Dear readers,

we are happy to present the latest issue of the SFU Research Bulletin to you.

This issue kicks-off with an article by Dennis Henkel, research assistant at the Institute for History and Ethics of Medicine at the University of Cologne, who has made a name for himself in the psychiatrically interested film community as an expert on silent films. In the text “Pathologising Isolation”, he discusses the film The Lighthouse (USA 2019), by Robert Eggers, and shows – by analysing the protagonists – which effects isolation can have on our mental health.

Text two, penned by Philipp Österreicher, a psychologist, psychotherapist and psychotherapy scientist, addresses “Idiopathic Nightmares and Emotional Processing Styles”. Nightmares are widespread phenomena and per se an unpleasant thing. An idiopathic nightmare, according to ICD-10, is a “dream experience full of anxiety and fear with a very detailed memory of the dream content.” What role emotion processing plays in this dream experience and much more is the subject of the text.

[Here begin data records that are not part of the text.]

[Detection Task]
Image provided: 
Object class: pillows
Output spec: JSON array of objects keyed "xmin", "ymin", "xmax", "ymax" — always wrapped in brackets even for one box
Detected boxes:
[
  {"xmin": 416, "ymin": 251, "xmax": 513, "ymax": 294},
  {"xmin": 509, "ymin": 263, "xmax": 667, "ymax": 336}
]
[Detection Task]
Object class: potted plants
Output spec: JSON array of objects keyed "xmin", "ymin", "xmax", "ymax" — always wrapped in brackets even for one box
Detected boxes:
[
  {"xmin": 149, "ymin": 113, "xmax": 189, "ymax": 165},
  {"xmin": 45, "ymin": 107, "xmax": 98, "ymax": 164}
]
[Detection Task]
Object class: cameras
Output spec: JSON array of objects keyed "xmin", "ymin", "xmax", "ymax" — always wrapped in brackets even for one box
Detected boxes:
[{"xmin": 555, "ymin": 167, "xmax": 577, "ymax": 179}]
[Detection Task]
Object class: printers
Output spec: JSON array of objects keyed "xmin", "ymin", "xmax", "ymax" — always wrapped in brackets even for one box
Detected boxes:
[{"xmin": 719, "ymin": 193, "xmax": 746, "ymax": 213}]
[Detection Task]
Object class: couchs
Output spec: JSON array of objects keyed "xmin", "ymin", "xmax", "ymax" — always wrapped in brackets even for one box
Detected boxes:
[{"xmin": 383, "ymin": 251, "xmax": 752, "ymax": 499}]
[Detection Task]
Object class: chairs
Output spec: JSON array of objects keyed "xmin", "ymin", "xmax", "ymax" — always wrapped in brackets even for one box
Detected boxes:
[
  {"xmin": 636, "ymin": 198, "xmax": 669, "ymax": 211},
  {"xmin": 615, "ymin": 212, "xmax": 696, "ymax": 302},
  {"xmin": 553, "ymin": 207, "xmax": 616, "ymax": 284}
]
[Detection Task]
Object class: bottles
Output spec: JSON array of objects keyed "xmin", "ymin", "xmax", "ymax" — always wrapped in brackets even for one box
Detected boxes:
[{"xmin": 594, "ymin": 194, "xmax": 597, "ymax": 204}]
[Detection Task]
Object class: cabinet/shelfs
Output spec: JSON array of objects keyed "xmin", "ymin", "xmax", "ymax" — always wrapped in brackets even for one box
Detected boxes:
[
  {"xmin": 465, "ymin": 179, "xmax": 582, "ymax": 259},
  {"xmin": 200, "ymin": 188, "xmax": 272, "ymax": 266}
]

The third contribution by Nicolas Dermota, trust psychologist at the Austrian Embassy in Tokyo and Erzsébet Tóth, coordinator of the international doctoral programme in psychotherapy science at SFU, looks at the reality of life for “expats and migrants in Japan” and shows what it means to move one’s centre of life to another country.

“Depression, Psychotherapy and Change” is the topic of the fourth text, written by Maria Clara Jost, Clinical Psychologist, and Tommy Akira Goto, Professor of postgraduate studies in Philosophy and Psychology at the Universidade Federal de Uberandia (Brazil). Depression is one of the greatest challenges facing health care systems worldwide. This paper discusses and evaluates the ADI/TIP method of treatment to which the authors are committed.

Kurt Greiner, Professor of Psychotherapy Science at SFU, has once again provided one of his tried and tested cartooms (cartooment = argument + cartoon), this time on the topic “Psychotherapy science is text science”. Thank you, Kurt!

We would also like to thank the Institute for Statistics (SFU Faculty of Psychology), who in their third contribution in the Bulletin’s statistics series presented the use of procedures for comparing k-independent samples in the sense of a best practice approach.

We hope that there is something of interest for all our potential readers in this colourful issue.

We wish you a carefree and happy summer – enjoy reading!